About the century question, this is a good use of the "after" parameter: "Give me painters from 1200, along 100 years".
A day or month value of "00" means unknown and imply to adapt the precision (if it is not already worse).

To convert geographic position to a time more accurate than a day we must conform to the rules of each country.
Rare are the countries which use solar time as local time. Now mainly Pacific Ocean islands near the line of date change for touristic reasons. There is no reason to add an automatic precision if there is no official solar local time, or special mention of an hour or more accurate.

To convert geographic position to a time more accurate than a day we must conform to the rules of each country.
Rare are the countries which use solar time as local time. Now mainly Pacific Ocean islands near the line of date change for touristic reasons. There is no reason to add an automatic precision if there is no official solar local time, or special mention of an hour or more accurate.

Today the use of local solar time for civic affairs is rare to non-existent. But before 1880 everyone did this.

Also, it is common for the date to be recorded, and presumably accurate, since even people without clocks can count days. But the 24 hour span in local time must be converted to Universal Time to avoid a loss of accuracy; otherwise 24 hour uncertainty becomes approximately 48 hour uncertainty.

But the 24 hour span in local time must be converted to Universal Time to avoid a loss of accuracy; otherwise 24 hour uncertainty becomes approximately 48 hour uncertainty.

Only if you insist on ascribing timezones to dates and comparing dates in different locations with accuracy better than days. Which, given that the source data rarely has such accuracy, may not be a good idea.

This ticket is about whether to write 44BC as -44 or -43. Time zones are completely irrelevant for this.

When referring to "ISO", please note that ISO 8601 actually *changed* from representing 44BC as -44 to now using -43 to represent that year. And then, later, XSD followed that change. That's the root of the confusion. So if you say "ISO", please be clear whether you mean the old or the new interpretation.

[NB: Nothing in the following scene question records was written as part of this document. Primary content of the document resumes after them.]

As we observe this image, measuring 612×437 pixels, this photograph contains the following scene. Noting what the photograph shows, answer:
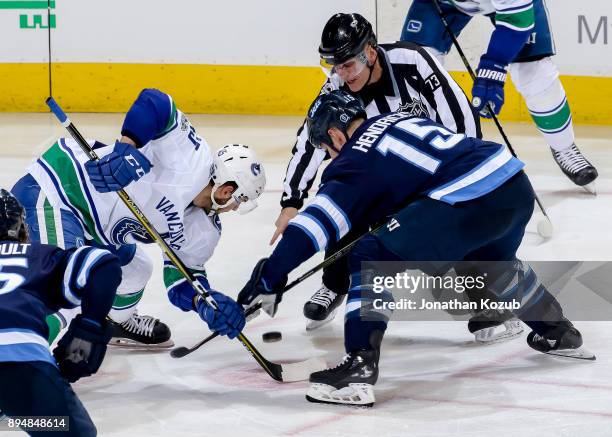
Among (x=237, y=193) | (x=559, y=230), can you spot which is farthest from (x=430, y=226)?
(x=559, y=230)

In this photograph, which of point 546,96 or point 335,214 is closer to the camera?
point 335,214

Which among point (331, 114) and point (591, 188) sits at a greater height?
point (331, 114)

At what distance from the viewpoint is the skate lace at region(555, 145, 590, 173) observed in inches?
224

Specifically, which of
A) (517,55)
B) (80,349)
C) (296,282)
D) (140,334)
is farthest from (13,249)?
(517,55)

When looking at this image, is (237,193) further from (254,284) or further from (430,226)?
(430,226)

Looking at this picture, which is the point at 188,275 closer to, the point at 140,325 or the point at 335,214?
the point at 140,325

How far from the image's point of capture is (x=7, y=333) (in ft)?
8.44

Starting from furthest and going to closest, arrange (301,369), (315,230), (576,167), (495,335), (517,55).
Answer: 1. (576,167)
2. (517,55)
3. (495,335)
4. (301,369)
5. (315,230)

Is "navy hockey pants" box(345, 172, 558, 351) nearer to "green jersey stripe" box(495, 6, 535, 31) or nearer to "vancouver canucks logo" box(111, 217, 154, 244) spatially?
"vancouver canucks logo" box(111, 217, 154, 244)

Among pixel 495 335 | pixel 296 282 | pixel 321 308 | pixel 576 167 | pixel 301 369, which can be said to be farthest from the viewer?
pixel 576 167

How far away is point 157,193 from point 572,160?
263 centimetres

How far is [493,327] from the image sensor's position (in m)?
3.89

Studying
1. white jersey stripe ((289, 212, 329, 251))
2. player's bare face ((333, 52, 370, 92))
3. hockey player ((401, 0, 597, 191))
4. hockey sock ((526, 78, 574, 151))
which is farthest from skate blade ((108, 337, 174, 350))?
hockey sock ((526, 78, 574, 151))

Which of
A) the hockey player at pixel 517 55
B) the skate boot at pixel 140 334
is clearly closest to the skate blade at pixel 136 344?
the skate boot at pixel 140 334
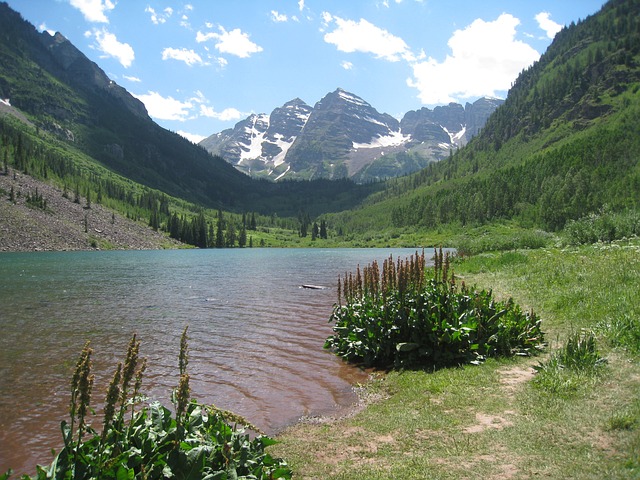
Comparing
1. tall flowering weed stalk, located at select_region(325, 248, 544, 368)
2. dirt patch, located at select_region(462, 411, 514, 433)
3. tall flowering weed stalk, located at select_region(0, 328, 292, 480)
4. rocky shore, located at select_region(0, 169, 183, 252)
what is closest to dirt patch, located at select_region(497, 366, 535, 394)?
tall flowering weed stalk, located at select_region(325, 248, 544, 368)

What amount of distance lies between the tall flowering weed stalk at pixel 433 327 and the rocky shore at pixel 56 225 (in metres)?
133

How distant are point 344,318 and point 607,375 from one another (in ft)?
32.1

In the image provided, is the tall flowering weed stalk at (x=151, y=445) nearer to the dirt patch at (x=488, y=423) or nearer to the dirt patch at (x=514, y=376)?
the dirt patch at (x=488, y=423)

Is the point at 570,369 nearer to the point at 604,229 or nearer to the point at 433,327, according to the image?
the point at 433,327

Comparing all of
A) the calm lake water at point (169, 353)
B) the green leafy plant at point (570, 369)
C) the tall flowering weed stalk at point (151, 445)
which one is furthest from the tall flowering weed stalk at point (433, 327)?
the tall flowering weed stalk at point (151, 445)

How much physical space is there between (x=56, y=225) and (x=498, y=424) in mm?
162288

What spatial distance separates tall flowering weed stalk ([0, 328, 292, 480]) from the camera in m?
5.10

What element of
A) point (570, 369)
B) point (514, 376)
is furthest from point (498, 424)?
point (514, 376)

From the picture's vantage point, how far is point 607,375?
376 inches

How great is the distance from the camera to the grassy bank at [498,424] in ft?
22.1

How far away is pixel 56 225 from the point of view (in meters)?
141

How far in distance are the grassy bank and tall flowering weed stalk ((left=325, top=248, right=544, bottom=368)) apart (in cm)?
82

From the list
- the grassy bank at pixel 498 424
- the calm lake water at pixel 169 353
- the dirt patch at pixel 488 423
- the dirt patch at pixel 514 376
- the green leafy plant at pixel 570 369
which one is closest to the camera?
the grassy bank at pixel 498 424

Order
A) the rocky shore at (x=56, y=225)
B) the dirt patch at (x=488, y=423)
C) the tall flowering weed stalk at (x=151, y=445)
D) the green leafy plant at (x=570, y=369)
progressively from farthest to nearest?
the rocky shore at (x=56, y=225)
the green leafy plant at (x=570, y=369)
the dirt patch at (x=488, y=423)
the tall flowering weed stalk at (x=151, y=445)
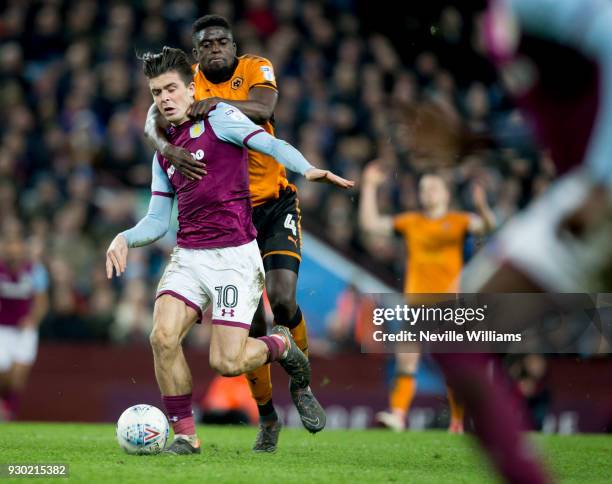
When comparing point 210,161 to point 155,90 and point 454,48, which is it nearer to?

daniel set Security to None.
In T99674#1648463, @daniel wrote, in part:

When referring to "ISO", please note that ISO 8601 actually *changed* from representing 44BC as -44 to now using -43 to represent that year. And then, later, XSD followed that change. That's the root of the confusion. So if you say "ISO", please be clear whether you mean the old or the new interpretation.

I would request that contributors not use "ISO" at all, because ISO requires the Gregorian calendar and only the Gregorian calendar. Wikidata now supports both Julian and Gregorian calendar.

I also suggest that when we reach a conclusion, the documentation of the conclusion explicitly state that it applies regardless of whether the year is a year of the Gregorian calendar or a year of the Julian calendar. This is necessary because an important date conversion book, Calendrical Calculations by Dershowitz and Reingold and a popular conversion website, Calendar Converter, use idiosyncratic convention that there is a year 0 when negative years are used with the Gregorian calendar, but there is not a year 0 when negative years with the Julian calendar. We should explicitly reject the notion that the existence of a year 0 depends on which of these two calendars is used.